> **Objectif**
Relevez en entier la tribune sur la restriction de l’espace civique en Afrique francophone, sans en changer un seul mot.

> **Texte fourni**
-.-.-

Tribune, Unissons-nous contre la restriction de l’espace civique en Afrique francophone

La répression s’abat sur les voix dissidentes en Afrique francophone alors que la région va connaître de nombreuses élections cette année. Alors que plusieurs membres de Tournons la page sont actuellement en prison au Niger, le mouvement citoyen appelle à la mobilisation et à la solidarité !

Depuis plusieurs semaines, nous, militant.e.s des droits humains de toute l’Afrique,  observons avec crainte une restriction brutale de l’espace civique et une répression des acteurs de la société civile de l’espace francophone et particulièrement au au Togo, en Guinée, en Côte d’Ivoire et au Niger.

-.-.-

> **Données présentées**
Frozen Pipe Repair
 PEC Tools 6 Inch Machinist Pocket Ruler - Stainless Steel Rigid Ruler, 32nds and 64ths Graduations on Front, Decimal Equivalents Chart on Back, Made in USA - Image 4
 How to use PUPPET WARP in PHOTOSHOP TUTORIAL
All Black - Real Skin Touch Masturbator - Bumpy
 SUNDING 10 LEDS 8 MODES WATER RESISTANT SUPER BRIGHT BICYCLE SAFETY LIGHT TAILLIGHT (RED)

-.-.-

> **Réponse**
Tribune, Unissons-nous contre la restriction de l’espace civique en Afrique francophone

La répression s’abat sur les voix dissidentes en Afrique francophone alors que la région va connaître de nombreuses élections cette année. Alors que plusieurs membres de Tournons la page sont actuellement en prison au Niger, le mouvement citoyen appelle à la mobilisation et à la solidarité !

Depuis plusieurs semaines, nous, militant.e.s des droits humains de toute l’Afrique,  observons avec crainte une restriction brutale de l’espace civique et une répression des acteurs de la société civile de l’espace francophone et particulièrement au au Togo, en Guinée, en Côte d’Ivoire et au Niger.